University research facilities face challenges their private counterparts most often do not.
Consider the physical hurdles of an educational research facility situated amongst diverse curriculum-based buildings on a compacted campus—many of which exceed 100 years old. There are operational challenges with cross-disciplinary science researchers sharing facilities.
Add to that the complexity of rapidly changing technology, and it becomes a challenge for universities to make the program and infrastructure decisions needed to serve a stationary campus setting for years to come.
This article looks at the unique engineering challenges universities face and shares strategies for making decisions on high-performance research facilities in a campus setting.
Start with the energy
Labs are some of the largest energy consumers on campus, and every decision made about the building impacts how much energy it will consume over its lifetime.
One initial decision with substantial impact on energy consumption involves the building envelope. These decisions can have some of the highest upfront costs. But starting with the envelope pays dividends by reducing the investment in system sizes and returns savings across the life of the building.
Another effective strategy for labs is identifying simultaneous heating and cooling building loads. Centralized modular HVAC systems can very efficiently shift heating and cooling across large buildings to maximize the use of thermal energy. Operating at lower heating temperatures can open up opportunities for capturing more sources of energy loss.
Reclaiming wasted energy is another important strategy. Lab exhaust energy is lost to the outside, but new capture technologies such as recirculation hoods, reclaim coils, low flow hoods, and continuous sensors on Lab air quality can capture and/or reuse energy that would otherwise be lost. (Even heat from sanitary systems can be reclaimed.)
Many times, research facility projects are the catalyst for a holistic campus energy plan that incorporates renewable energy via photovoltaic systems and carbon reduction methods such as ground source geo-exchange systems paired with electric heat pumps and heat shift chillers.
As we strive to reduce the energy and carbon footprints of very complex research facilities, we find the resilience of the campus electrical distribution system to be of greater importance, which can be helped by deploying local campus microgrids.
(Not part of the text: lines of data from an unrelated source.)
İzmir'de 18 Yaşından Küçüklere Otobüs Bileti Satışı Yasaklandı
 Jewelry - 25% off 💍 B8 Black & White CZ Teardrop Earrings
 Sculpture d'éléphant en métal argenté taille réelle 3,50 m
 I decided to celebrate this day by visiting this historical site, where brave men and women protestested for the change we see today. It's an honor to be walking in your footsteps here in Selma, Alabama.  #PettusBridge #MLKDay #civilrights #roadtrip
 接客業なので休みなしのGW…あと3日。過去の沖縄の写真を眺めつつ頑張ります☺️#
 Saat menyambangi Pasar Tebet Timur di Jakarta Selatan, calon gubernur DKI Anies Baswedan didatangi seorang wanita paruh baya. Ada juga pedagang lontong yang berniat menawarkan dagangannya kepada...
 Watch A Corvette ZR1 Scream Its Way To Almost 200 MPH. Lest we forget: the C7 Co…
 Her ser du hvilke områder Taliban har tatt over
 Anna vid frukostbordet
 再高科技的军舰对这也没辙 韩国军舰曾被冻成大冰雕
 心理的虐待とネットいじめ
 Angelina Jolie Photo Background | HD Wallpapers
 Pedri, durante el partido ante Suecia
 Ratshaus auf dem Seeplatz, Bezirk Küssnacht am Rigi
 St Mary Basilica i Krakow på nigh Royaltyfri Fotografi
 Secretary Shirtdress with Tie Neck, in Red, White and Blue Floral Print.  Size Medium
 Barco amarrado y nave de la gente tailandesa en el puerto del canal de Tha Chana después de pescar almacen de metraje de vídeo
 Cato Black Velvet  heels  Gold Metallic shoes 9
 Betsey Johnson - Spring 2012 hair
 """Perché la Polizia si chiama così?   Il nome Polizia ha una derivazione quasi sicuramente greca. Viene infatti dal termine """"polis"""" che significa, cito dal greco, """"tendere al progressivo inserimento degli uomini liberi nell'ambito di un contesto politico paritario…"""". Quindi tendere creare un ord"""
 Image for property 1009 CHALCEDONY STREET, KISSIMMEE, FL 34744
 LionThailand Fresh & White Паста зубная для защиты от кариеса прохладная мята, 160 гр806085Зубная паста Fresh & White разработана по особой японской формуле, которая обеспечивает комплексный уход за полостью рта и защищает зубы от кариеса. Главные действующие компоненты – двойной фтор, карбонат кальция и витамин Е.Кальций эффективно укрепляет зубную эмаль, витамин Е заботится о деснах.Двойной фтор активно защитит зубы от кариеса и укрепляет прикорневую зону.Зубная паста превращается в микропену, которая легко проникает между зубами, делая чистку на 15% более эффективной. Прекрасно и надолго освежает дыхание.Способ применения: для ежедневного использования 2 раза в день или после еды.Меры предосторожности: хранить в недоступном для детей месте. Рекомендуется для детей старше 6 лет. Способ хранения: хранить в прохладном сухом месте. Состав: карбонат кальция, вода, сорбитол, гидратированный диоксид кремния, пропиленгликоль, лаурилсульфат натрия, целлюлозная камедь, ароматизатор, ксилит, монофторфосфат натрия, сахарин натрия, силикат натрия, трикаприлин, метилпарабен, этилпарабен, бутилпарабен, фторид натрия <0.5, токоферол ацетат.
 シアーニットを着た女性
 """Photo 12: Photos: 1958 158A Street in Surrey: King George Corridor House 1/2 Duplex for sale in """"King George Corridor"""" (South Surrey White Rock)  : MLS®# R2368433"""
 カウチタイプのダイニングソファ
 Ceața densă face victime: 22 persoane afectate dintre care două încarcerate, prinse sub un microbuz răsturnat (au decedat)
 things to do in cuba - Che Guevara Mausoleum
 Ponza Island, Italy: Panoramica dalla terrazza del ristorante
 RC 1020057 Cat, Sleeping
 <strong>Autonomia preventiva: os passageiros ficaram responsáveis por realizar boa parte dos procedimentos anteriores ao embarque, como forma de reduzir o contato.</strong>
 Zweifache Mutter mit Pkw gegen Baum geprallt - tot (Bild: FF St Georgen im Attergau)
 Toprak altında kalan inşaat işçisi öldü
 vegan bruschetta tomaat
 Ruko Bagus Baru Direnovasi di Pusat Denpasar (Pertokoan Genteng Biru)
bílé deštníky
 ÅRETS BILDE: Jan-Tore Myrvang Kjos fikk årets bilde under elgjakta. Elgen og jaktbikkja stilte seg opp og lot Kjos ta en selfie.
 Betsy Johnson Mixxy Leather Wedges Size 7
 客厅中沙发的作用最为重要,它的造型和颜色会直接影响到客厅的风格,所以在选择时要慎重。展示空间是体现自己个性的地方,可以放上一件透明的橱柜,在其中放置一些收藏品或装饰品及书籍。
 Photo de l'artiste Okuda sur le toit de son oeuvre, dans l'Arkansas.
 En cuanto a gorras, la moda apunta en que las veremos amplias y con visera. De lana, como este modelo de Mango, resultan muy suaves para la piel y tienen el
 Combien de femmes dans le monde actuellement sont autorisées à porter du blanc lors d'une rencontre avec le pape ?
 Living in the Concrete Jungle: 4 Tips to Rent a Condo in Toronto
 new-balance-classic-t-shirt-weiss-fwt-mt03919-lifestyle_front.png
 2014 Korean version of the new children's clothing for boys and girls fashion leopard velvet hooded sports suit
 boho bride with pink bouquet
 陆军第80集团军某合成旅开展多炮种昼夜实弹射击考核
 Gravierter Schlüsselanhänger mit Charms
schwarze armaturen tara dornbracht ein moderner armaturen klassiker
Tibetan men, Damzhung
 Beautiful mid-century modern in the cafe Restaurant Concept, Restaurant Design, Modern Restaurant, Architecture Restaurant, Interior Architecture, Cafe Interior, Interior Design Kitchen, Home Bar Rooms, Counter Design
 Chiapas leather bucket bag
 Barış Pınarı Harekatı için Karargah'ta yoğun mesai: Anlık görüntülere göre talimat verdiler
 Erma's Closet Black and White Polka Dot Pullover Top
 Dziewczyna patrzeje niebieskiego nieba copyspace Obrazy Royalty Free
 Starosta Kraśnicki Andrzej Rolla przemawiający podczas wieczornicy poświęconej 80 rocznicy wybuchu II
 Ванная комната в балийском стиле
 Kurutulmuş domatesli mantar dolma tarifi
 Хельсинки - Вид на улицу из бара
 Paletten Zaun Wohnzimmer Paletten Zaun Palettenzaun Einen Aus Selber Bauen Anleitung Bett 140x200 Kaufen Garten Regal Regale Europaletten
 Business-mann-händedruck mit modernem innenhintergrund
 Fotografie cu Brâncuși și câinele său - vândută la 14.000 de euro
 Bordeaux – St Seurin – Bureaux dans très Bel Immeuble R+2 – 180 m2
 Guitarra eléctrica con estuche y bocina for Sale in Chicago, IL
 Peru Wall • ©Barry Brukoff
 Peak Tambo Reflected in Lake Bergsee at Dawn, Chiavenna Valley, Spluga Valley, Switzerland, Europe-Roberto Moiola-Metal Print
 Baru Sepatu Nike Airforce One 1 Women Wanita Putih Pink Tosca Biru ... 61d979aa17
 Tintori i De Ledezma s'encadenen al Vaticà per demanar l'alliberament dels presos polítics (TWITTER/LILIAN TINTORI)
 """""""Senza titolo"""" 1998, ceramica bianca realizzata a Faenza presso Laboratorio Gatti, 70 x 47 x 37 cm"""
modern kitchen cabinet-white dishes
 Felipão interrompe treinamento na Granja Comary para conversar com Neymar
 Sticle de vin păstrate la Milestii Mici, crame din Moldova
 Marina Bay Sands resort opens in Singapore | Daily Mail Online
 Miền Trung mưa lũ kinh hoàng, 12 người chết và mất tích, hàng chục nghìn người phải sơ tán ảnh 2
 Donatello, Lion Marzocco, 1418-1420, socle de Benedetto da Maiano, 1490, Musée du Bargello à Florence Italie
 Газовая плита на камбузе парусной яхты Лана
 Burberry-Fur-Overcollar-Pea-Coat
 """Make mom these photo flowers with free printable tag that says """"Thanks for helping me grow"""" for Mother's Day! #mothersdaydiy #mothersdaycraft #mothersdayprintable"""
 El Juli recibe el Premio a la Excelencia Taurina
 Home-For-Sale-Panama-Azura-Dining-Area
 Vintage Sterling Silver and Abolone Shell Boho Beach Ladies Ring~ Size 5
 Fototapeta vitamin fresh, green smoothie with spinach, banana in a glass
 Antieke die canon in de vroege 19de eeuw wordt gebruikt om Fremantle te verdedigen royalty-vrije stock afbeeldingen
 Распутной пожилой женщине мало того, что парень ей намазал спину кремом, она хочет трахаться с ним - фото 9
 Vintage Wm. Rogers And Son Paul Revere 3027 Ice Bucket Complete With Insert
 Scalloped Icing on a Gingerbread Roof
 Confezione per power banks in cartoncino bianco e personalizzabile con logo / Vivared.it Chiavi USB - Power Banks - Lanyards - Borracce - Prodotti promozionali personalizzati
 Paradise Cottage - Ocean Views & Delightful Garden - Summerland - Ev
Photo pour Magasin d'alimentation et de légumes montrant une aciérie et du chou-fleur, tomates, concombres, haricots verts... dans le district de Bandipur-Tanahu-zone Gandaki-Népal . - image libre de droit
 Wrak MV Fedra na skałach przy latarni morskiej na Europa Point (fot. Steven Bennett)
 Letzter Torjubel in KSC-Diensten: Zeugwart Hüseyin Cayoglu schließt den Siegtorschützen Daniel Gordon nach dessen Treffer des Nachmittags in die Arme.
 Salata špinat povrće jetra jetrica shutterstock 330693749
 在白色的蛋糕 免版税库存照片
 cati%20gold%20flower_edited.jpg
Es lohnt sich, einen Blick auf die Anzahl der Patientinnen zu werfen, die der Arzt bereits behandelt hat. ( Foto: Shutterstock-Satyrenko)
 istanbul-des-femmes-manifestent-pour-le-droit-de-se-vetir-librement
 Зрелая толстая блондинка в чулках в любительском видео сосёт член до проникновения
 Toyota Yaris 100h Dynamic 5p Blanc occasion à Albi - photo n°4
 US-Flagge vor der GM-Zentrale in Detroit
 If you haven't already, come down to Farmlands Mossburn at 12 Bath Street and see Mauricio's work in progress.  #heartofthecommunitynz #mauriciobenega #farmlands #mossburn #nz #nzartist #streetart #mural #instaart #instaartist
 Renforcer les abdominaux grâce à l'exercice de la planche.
Make the building manage your resources
To avoid a protectionist decision-making process during the project design phase by research teams with disparate functions, the engineering team can bring stakeholders together and lead an honest needs assessment of programmatic resources and infrastructure systems. The goal is to foster collaboration early such that the lab facility design will reflect this partnership approach. The added benefit is that when co-located research teams create efficiencies through shared resources, building costs (first and long term) are reduced.
The engineer can also bring practical resource management strategies to the table. For a detailed example, efficiency upgrades such as recapture systems to clean, filter, and reuse valuable laboratory gasses such as helium. Engineers can also develop monitoring and safety strategies for lab utility infrastructures. The design of central system purity levels for air and water determines what happens at the source and what happens at the user level.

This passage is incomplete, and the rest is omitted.